Written request 1:
Answer these from the text on list functions:
(a) In what order does List.sort sort by default?
(b) Which function lets you sort by supplying your own comparison function?
(c) What value do the parts of the function named descending return when compare a b gives LT?
Written request 2:
Retype the text on list functions from "Sorting a list in" to "and one inefficient." without any changes.
Written request 3:
Name every distinct function beginning with "List." that appears in the text on list functions.

In the case of a commutative function like (+) there’s not really a difference.

But see what happens with (::):

List.foldl (::) [] [1,2,3]
3 :: (2 :: (1 :: []))
3 :: (2 :: [1])
3 :: [2,1]
[3,2,1]

List.foldr (::) [] [1,2,3]
1 :: (2 :: (3 :: []))
1 :: (2 :: [3])
1 :: [2,3]
[1,2,3]

Creating a list by repeating a value

> List.repeat 3 "abc"
["abc","abc","abc"] : List String

You can give List.repeat any value:

> List.repeat 2 {a = 1, b = (2,True)}
[{a = 1, b = (2,True)}, {a = 1, b = (2,True)}]
  : List {a : Int, b : (Int, Bool)}

Sorting a list

By default, List.sort sorts in ascending order.

> List.sort [3,1,5]
[1,3,5] : List number

List.sort needs the list elements to be comparable. That means: String, Char, number (Int and Float), List of comparable or tuple of comparable.

> List.sort [(5,"ddd"),(4,"zzz"),(5,"aaa")]
[(4,"zzz"),(5,"aaa"),(5,"ddd")] : List ( number, String )

> List.sort [[3,4],[2,3],[4,5],[1,2]]
[[1,2],[2,3],[3,4],[4,5]] : List (List number)

You can’t sort lists of Bool or objects with List.sort. For that see Sorting a list with custom comparator.

> List.sort [True, False]
-- error, can't compare Bools

Sorting a list with custom comparator

List.sortWith allows you to sort lists with data of any shape - you supply it with a comparison function.

compareBools : Bool -> Bool -> Order
compareBools a b =
    case (a,b) of
        (False, True) ->
            LT

        (True, False) ->
            GT

        _ ->
            EQ
        
> List.sortWith compareBools [False, True, False, True]
[False, False, True, True] : List Bool

Reversing a list

Note: this is not very efficient due to the nature of List (see Remarks below). It will be better to construct the list the “right” way from the beginning than to construct it and then reverse it.

> List.reverse [1,3,5,7,9]
[9,7,5,3,1] : List number

Sorting a list in descending order

By default List.sort sorts in ascending order, with the compare function.

There are two ways to sort in descending order: one efficient and one inefficient.

The efficient way: List.sortWith and a descending comparison function.

descending a b =
    case compare a b of
      LT -> GT
      EQ -> EQ
      GT -> LT

> List.sortWith descending [1,5,9,7,3]
[9,7,5,3,1] : List number

The inefficient way (discouraged!): List.sort and then List.reverse.

> List.reverse (List.sort [1,5,9,7,3])

Collected material:
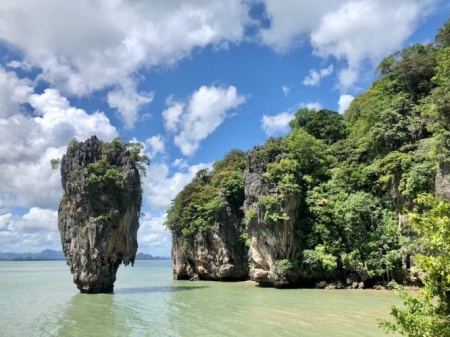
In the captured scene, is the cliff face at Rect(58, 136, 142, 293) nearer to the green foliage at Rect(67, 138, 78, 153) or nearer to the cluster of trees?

Complete response 1:
(a) Ascending order.
(b) List.sortWith.
(c) GT.

Complete response 2:
Sorting a list in descending order

By default List.sort sorts in ascending order, with the compare function.

There are two ways to sort in descending order: one efficient and one inefficient.

Complete response 3:
List.foldl, List.foldr, List.repeat, List.sort, List.sortWith, List.reverse